In fact, if I were to pick one, 'My Baby Don't Understand Me' would be my favourite song of the year, just ahead of Sleater-Kinney's 'Hey Darling'.

The good thing about this newfangled streaming business is, of course, that you get to listen to everything, to give things a spin you wouldn't necessary spend a tenner on because it's not particularly your preferred genre, just to see whether the reviews and the hype are true. But equally it means they can be quickly disregarded in the way that a significant investment wouldn't allow.

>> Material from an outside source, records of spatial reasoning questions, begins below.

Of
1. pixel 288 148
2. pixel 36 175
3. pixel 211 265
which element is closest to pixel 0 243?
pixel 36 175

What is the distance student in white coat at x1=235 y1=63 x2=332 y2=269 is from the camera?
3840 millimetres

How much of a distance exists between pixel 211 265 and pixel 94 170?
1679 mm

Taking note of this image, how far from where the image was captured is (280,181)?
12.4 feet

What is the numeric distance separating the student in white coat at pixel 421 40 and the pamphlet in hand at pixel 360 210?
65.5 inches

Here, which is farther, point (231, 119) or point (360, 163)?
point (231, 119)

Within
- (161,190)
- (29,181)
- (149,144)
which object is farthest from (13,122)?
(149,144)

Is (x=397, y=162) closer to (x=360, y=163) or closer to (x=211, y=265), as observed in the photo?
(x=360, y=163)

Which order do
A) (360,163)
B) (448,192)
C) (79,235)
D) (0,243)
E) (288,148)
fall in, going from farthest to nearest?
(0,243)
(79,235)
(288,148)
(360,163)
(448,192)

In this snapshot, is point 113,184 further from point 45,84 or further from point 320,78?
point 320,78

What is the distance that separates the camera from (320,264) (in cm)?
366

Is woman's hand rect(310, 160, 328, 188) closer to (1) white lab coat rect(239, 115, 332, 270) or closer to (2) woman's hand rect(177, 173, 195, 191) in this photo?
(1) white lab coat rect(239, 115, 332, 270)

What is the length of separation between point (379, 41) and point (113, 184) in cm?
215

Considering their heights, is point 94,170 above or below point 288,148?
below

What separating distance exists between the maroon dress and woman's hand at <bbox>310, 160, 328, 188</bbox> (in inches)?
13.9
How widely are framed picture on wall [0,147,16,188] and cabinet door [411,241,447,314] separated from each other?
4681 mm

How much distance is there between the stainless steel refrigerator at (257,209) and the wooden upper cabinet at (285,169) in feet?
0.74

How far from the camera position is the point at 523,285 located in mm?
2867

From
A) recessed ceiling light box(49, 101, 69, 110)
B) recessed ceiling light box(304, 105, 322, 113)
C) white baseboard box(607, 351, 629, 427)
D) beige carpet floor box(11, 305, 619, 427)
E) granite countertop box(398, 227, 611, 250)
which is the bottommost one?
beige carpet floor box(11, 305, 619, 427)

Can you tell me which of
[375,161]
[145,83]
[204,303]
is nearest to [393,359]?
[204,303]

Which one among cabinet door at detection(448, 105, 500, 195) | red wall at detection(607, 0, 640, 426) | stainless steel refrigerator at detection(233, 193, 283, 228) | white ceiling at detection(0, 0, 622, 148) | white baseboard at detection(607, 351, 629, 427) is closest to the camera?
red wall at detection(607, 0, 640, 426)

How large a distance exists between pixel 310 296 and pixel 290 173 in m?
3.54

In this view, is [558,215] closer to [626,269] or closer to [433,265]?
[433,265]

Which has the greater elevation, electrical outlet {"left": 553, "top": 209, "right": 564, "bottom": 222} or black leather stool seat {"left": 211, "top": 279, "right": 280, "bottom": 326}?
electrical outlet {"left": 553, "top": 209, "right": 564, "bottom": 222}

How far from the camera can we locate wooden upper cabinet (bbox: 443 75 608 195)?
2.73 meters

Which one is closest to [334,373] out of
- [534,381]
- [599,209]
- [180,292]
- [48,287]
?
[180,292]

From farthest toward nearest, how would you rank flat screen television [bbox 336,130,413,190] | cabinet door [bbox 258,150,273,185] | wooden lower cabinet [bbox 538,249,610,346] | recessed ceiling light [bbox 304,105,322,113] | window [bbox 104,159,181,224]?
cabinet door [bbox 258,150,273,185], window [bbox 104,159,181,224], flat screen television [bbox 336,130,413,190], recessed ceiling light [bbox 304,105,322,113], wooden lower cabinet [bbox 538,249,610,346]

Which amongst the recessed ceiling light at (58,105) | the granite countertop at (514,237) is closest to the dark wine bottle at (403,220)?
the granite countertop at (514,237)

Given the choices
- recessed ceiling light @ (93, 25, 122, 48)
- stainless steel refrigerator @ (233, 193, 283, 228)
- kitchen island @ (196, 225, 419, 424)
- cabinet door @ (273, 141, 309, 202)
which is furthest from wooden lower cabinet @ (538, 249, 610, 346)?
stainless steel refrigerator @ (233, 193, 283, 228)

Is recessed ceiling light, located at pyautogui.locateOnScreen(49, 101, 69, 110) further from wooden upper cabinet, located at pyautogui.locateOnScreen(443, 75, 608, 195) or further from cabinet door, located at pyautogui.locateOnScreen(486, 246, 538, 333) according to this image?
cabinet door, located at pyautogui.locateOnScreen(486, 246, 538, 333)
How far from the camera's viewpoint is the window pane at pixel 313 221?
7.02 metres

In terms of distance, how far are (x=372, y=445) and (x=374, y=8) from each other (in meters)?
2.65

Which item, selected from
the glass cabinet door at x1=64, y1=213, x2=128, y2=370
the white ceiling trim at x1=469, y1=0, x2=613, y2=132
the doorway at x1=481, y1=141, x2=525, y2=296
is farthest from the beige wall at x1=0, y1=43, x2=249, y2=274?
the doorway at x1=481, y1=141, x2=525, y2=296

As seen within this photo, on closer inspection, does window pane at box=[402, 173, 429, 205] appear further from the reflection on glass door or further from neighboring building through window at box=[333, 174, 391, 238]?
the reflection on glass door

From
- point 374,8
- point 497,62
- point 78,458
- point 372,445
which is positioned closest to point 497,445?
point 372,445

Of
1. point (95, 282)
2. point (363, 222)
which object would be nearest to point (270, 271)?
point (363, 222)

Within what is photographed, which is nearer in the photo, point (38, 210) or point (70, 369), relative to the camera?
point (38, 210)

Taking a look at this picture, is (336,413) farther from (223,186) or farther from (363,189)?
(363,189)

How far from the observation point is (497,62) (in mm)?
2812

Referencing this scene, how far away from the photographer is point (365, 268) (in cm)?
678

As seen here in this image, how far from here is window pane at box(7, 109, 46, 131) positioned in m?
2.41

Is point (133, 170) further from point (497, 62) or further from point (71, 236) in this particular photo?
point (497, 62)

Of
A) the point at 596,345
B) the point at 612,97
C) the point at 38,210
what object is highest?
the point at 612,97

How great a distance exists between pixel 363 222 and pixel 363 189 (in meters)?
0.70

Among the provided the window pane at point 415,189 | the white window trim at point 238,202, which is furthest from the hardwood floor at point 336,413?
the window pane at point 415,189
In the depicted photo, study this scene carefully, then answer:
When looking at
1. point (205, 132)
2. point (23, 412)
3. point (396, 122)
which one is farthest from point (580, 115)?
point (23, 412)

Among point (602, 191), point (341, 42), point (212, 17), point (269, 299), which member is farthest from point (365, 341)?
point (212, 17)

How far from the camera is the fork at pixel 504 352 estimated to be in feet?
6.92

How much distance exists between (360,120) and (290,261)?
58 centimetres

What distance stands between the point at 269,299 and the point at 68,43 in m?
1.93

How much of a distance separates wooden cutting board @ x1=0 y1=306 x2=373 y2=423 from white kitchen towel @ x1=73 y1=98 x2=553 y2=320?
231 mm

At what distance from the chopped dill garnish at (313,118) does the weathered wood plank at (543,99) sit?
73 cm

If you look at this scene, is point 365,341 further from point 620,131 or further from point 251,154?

So, I think "what I ended up listening to most" is the fairest test of what my favourite albums were.

[I don't know if other people find this with streaming but, for me, it's meant I've almost always been listening to albums all the way through, as opposed to a lot of buying individual songs or creating playlists very quickly from my favourite songs on albums which is what tended to happen in my 8 years on iTunes].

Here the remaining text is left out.